Now, although I usually end my weekly newsletter with just one article, I have to mention another that just came out in JAMA. It also dealt with bone fractures. As we now all know, Vitamin D has become the vitamin “De jour”. The amount of D found in up to 70% of American is inadequate; low levels have been associated with osteoporosis, heart disease and a number of cancers. I ask all my patients about their Vitamin D intake (and exposure, remember you can get it though sun rays) and repeatedly advise them to take at least 1,000 international units (IU’s) daily. I often check Vitamin D levels with a blood test, especially if there is a history of low bone density. For those whose level is found to be extremely low, I prescribe 50,000 units of Vitamin D-2 a week or every other week for several months, and then recheck their levels. If they have achieved a D level that is sufficiently high, I have them continue with an OTC supplement of up to 2,000 units daily.

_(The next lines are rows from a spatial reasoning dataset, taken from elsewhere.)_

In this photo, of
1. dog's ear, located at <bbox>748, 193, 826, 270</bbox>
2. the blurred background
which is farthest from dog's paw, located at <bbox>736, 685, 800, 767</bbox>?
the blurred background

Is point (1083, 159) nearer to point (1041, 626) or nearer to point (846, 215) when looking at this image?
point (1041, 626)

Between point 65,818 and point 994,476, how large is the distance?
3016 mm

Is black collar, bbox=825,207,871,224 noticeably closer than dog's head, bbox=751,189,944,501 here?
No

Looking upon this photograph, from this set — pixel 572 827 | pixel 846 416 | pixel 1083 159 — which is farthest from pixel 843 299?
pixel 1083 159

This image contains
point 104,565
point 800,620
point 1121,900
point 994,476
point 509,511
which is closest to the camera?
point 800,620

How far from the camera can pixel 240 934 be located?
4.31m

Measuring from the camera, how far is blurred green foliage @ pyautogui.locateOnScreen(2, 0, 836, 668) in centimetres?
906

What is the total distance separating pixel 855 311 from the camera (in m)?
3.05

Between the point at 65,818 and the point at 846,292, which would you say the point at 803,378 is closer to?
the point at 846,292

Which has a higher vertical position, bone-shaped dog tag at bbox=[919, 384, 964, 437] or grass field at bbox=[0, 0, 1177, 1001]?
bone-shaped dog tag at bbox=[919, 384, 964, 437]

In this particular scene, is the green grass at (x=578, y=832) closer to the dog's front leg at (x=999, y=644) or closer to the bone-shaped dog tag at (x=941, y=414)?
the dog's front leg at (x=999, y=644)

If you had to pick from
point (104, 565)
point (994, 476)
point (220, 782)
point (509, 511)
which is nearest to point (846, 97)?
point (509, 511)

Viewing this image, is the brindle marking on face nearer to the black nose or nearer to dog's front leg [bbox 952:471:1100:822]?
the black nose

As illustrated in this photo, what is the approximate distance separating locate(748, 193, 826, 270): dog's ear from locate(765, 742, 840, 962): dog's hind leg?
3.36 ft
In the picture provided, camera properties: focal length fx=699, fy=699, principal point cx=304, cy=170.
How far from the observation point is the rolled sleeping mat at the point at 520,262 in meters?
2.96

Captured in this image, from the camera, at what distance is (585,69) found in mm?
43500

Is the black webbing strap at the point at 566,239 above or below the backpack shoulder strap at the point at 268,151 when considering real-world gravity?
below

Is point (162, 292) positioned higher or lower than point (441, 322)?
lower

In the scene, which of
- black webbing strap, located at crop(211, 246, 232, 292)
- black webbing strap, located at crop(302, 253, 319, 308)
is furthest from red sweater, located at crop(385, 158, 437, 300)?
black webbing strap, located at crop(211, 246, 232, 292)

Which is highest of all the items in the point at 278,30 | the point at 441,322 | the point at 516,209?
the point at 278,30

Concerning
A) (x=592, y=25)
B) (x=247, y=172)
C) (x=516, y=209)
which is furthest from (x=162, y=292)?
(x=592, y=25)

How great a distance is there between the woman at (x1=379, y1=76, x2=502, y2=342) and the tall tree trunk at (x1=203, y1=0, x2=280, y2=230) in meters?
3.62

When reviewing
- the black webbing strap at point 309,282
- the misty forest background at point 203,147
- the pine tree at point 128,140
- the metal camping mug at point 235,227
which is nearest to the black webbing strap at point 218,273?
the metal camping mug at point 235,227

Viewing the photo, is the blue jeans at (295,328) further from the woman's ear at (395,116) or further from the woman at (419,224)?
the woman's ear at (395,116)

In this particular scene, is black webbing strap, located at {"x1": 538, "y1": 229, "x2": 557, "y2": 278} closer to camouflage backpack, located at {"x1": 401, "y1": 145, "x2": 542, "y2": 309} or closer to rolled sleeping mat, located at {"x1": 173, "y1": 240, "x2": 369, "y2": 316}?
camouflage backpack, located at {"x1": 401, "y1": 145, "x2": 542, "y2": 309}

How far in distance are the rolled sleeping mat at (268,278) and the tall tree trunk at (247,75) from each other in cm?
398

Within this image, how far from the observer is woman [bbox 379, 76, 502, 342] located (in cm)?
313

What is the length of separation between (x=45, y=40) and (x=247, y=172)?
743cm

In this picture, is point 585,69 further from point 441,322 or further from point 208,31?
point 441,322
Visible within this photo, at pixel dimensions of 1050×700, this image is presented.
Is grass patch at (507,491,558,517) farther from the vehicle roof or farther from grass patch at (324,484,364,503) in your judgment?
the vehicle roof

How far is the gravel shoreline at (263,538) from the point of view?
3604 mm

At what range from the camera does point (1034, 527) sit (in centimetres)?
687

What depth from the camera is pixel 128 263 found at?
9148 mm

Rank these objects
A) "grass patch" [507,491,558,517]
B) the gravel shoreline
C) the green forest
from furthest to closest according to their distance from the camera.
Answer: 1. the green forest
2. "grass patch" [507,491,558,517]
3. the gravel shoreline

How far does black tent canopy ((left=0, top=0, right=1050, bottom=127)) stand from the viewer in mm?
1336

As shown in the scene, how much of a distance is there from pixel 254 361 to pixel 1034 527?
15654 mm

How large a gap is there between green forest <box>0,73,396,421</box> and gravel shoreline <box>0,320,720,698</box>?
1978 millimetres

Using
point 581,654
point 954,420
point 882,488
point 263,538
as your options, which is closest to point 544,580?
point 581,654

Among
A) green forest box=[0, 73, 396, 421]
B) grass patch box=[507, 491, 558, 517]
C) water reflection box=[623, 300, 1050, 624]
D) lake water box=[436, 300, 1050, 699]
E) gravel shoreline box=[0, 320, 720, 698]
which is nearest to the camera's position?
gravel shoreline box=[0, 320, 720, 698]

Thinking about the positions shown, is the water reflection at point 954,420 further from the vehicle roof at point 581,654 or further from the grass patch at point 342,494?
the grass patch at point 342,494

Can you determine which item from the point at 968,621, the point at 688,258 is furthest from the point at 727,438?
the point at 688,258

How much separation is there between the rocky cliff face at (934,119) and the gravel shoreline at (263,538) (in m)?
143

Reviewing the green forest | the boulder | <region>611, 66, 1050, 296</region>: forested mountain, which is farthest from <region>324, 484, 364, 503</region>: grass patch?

Researches in Melbourne, Australia tried to maximize Vit D administration by giving elderly women considered to be at high risk of fracture a dose of 500,000 IU of Vitamin D orally once a year. They carried out a double-blind, placebo-controlled trial in 2256 women aged 70 or older. Half were given this very high yearly dose for 3 to 5 years; the others were given a placebo. There was no difference between the 2 groups with regard to calcium intake (indeed it increased for both). But contrary to expectations the group that received the high dose Vitamin D experienced 15% more falls and 26% more fractures than the placebo group. And the increase in falls was most apparent in the 3 months after they were given high dose Vit D! Frankly, the authors couldn’t explain this but went on to suggest that dosing should be more frequent and at lower doses. So far I (and most of my colleagues) will probably stick to advising daily 1,000 units or more of D and if your levels are low that you increase the dose (with a prescription) on a weekly or biweekly schedule. But I doubt we will prescribe that single oral dose once a year. So please continue to use D and calcium on a regular basis for better bones. And if necessary, go ahead and take that bisphosphonate that I or another doctor may have prescribed. The bones you strengthen will be there to stand you in good stead!